▶ **INSTRUCTIONS FOR THE TASK**: Turn the listing below into a JSON list of strings, with one string for each line and blank lines left out.

☆ ☆ ☆ ☆ ☆ ☆ ☆

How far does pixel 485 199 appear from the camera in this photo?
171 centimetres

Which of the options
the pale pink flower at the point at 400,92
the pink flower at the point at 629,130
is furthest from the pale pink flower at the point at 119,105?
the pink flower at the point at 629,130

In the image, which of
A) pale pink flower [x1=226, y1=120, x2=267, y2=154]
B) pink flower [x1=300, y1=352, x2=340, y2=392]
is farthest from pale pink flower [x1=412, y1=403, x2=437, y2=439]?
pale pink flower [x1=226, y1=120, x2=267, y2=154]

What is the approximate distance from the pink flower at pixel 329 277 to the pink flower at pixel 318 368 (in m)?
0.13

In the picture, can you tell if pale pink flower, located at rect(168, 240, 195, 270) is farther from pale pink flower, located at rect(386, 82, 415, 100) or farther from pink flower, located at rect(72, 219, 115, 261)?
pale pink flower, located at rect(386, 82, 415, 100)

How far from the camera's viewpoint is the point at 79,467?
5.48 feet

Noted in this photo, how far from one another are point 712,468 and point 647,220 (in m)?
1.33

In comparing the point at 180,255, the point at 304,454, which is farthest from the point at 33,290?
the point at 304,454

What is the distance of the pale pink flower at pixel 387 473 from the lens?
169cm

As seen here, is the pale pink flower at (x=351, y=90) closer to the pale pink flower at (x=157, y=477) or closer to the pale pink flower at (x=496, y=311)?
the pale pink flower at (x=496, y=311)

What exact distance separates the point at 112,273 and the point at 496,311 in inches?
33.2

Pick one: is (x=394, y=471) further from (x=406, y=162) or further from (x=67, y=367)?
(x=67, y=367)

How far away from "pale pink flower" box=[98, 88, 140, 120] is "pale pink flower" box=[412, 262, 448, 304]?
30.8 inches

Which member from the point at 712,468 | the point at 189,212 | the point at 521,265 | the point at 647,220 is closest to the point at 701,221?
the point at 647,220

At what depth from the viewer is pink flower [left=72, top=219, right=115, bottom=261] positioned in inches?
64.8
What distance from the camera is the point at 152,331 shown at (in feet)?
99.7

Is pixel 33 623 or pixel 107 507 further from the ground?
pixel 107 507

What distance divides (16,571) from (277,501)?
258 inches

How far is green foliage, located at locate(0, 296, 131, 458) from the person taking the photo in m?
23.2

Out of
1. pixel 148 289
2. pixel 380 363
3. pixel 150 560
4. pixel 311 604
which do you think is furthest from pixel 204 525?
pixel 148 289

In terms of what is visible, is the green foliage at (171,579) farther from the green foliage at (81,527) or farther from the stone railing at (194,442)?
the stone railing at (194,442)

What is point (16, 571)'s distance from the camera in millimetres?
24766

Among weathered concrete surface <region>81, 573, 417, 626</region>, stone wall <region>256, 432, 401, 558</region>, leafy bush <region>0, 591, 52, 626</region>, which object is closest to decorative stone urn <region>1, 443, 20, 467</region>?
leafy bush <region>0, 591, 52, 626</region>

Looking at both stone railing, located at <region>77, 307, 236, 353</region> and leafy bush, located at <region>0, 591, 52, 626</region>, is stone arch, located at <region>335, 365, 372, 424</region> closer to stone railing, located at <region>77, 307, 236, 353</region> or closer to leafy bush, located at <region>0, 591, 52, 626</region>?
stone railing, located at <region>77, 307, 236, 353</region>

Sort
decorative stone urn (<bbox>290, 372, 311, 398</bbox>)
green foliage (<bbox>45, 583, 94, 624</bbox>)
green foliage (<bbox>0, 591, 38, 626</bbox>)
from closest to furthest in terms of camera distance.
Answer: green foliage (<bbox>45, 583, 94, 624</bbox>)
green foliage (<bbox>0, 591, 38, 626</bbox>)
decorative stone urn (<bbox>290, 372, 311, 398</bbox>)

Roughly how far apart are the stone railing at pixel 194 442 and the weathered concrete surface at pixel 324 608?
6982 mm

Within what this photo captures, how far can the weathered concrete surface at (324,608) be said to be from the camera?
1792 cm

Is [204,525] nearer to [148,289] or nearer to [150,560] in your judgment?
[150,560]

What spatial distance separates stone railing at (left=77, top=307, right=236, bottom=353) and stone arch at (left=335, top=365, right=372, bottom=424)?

☆ ☆ ☆ ☆ ☆ ☆ ☆

▶ **EXERCISE RESPONSE**:
[
  "How far does pixel 485 199 appear from the camera in this photo?",
  "171 centimetres",
  "Which of the options",
  "the pale pink flower at the point at 400,92",
  "the pink flower at the point at 629,130",
  "is furthest from the pale pink flower at the point at 119,105?",
  "the pink flower at the point at 629,130",
  "In the image, which of",
  "A) pale pink flower [x1=226, y1=120, x2=267, y2=154]",
  "B) pink flower [x1=300, y1=352, x2=340, y2=392]",
  "is farthest from pale pink flower [x1=412, y1=403, x2=437, y2=439]?",
  "pale pink flower [x1=226, y1=120, x2=267, y2=154]",
  "What is the approximate distance from the pink flower at pixel 329 277 to the pink flower at pixel 318 368 (in m)?",
  "0.13",
  "In the picture, can you tell if pale pink flower, located at rect(168, 240, 195, 270) is farther from pale pink flower, located at rect(386, 82, 415, 100) or farther from pink flower, located at rect(72, 219, 115, 261)?",
  "pale pink flower, located at rect(386, 82, 415, 100)",
  "How far from the camera's viewpoint is the point at 79,467?",
  "5.48 feet",
  "Noted in this photo, how far from one another are point 712,468 and point 647,220 (in m)?",
  "1.33",
  "In comparing the point at 180,255, the point at 304,454, which is farthest from the point at 33,290?",
  "the point at 304,454",
  "What is the distance of the pale pink flower at pixel 387 473 from the lens?",
  "169cm",
  "As seen here, is the pale pink flower at (x=351, y=90) closer to the pale pink flower at (x=157, y=477) or closer to the pale pink flower at (x=496, y=311)?",
  "the pale pink flower at (x=496, y=311)",
  "What exact distance separates the point at 112,273 and the point at 496,311 in inches?",
  "33.2",
  "Pick one: is (x=394, y=471) further from (x=406, y=162) or further from (x=67, y=367)?",
  "(x=67, y=367)",
  "How far away from \"pale pink flower\" box=[98, 88, 140, 120] is \"pale pink flower\" box=[412, 262, 448, 304]?",
  "30.8 inches",
  "Which member from the point at 712,468 | the point at 189,212 | the point at 521,265 | the point at 647,220 is closest to the point at 701,221?",
  "the point at 647,220",
  "At what depth from the viewer is pink flower [left=72, top=219, right=115, bottom=261] positioned in inches?",
  "64.8",
  "What distance from the camera is the point at 152,331 shown at (in feet)?",
  "99.7",
  "Is pixel 33 623 or pixel 107 507 further from the ground?",
  "pixel 107 507",
  "What distance divides (16,571) from (277,501)?",
  "258 inches",
  "How far is green foliage, located at locate(0, 296, 131, 458) from the person taking the photo in m?",
  "23.2",
  "Out of",
  "1. pixel 148 289",
  "2. pixel 380 363",
  "3. pixel 150 560",
  "4. pixel 311 604",
  "which do you think is furthest from pixel 204 525?",
  "pixel 148 289",
  "In terms of what is visible, is the green foliage at (171,579) farther from the green foliage at (81,527) or farther from the stone railing at (194,442)?",
  "the stone railing at (194,442)",
  "What is point (16, 571)'s distance from the camera in millimetres?",
  "24766",
  "Among weathered concrete surface <region>81, 573, 417, 626</region>, stone wall <region>256, 432, 401, 558</region>, leafy bush <region>0, 591, 52, 626</region>, which object is closest to decorative stone urn <region>1, 443, 20, 467</region>?",
  "leafy bush <region>0, 591, 52, 626</region>",
  "Looking at both stone railing, located at <region>77, 307, 236, 353</region> and leafy bush, located at <region>0, 591, 52, 626</region>, is stone arch, located at <region>335, 365, 372, 424</region> closer to stone railing, located at <region>77, 307, 236, 353</region> or closer to leafy bush, located at <region>0, 591, 52, 626</region>?",
  "stone railing, located at <region>77, 307, 236, 353</region>",
  "Sort",
  "decorative stone urn (<bbox>290, 372, 311, 398</bbox>)",
  "green foliage (<bbox>45, 583, 94, 624</bbox>)",
  "green foliage (<bbox>0, 591, 38, 626</bbox>)",
  "from closest to furthest in terms of camera distance.",
  "Answer: green foliage (<bbox>45, 583, 94, 624</bbox>)",
  "green foliage (<bbox>0, 591, 38, 626</bbox>)",
  "decorative stone urn (<bbox>290, 372, 311, 398</bbox>)",
  "Roughly how far apart are the stone railing at pixel 194 442 and the weathered concrete surface at pixel 324 608?",
  "6982 mm",
  "Within what this photo captures, how far can the weathered concrete surface at (324,608) be said to be from the camera?",
  "1792 cm",
  "Is [204,525] nearer to [148,289] or nearer to [150,560] in your judgment?",
  "[150,560]",
  "What spatial distance separates stone railing at (left=77, top=307, right=236, bottom=353) and stone arch at (left=335, top=365, right=372, bottom=424)?"
]